Thankfully, there’s someone out there keeping track. Since 1988 Restaurant Wine Magazine has been carefully surveying distributors, consumers, and the restaurant industry to determine, with some accuracy, what are the top wines ordered in American restaurants by consumers. The results (which I’ve published before) are always sobering, especially to my readers.
So without further ado, here’s the list of the top 10 wines ordered in American restaurants in 2005:
1. Kendall-Jackson Vintner’s Reserve Chardonnay
2. Beringer Vineyards White Zinfandel
3. Cavit Pinot Grigio
4. Sutter Home White Zinfandel
5. Inglenook Chablis
6. Woodbridge Chardonnay
7. Franzia Winetaps Vintner Select White Zinfandel
8. Yellow Tail Chardonnay
9. Yellow Tail Shiraz
10. Ecco Domani Pinot Grigio
Sobering, isn’t it? This is the world of wine that millions of Americans live in, a world that is very far away from Vinography’s universe and likely yours as well. So what are we talking in terms of volume here? According to the study these top 10 wines, along with next fifty in popularity make up 30% of all the wine sales in the US, at a whopping $3.5 billion in total spending.

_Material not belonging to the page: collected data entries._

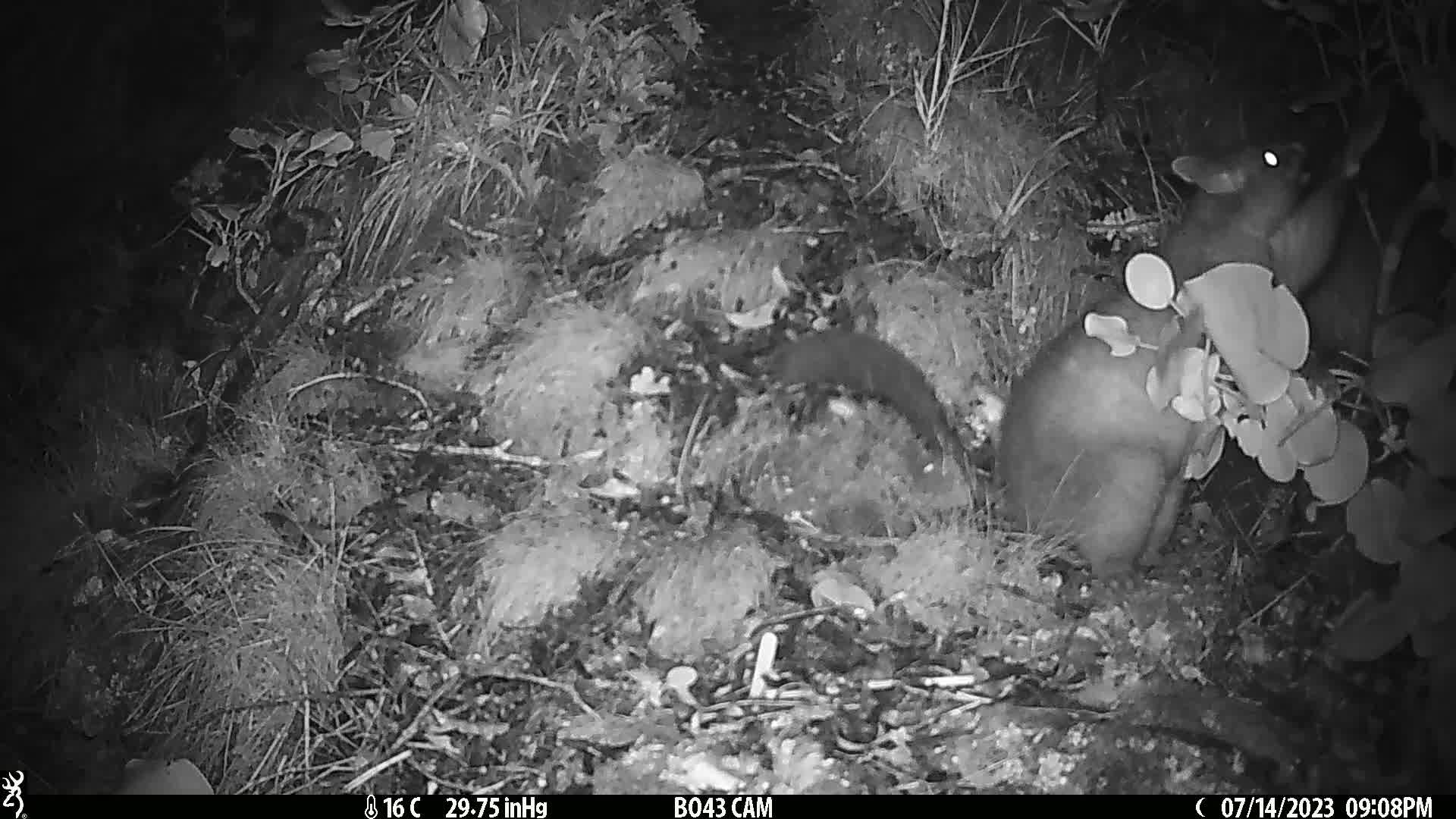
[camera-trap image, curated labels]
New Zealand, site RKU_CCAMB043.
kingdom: Animalia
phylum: Chordata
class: Mammalia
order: Diprotodontia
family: Phalangeridae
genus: Trichosurus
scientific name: Trichosurus vulpecula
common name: common brushtail possum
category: possum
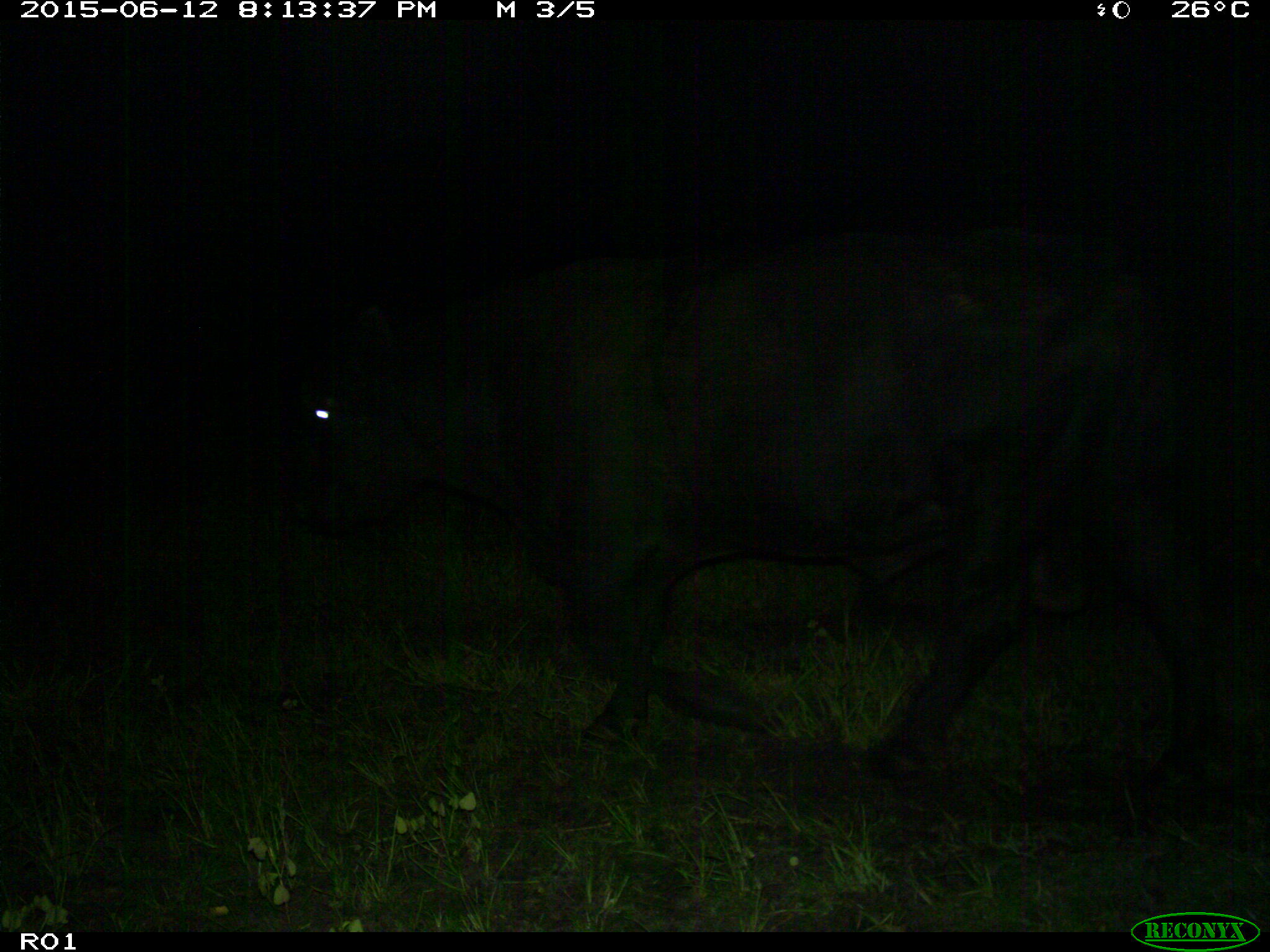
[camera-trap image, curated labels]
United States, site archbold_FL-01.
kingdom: Animalia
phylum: Chordata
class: Mammalia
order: Artiodactyla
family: Bovidae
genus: Bos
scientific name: Bos taurus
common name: domestic cow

Interestingly a full 34% of these top sixty wines were Chardonnays, and white wines outsold reds by a factor of over two-to-one.
You can read about these stats and more in the full report (107k PDF file). I suggest having a glass of something in hand as you read, and if you want to feel good about yourself, you might make sure that it comes from a bottle that costs more than eight bucks.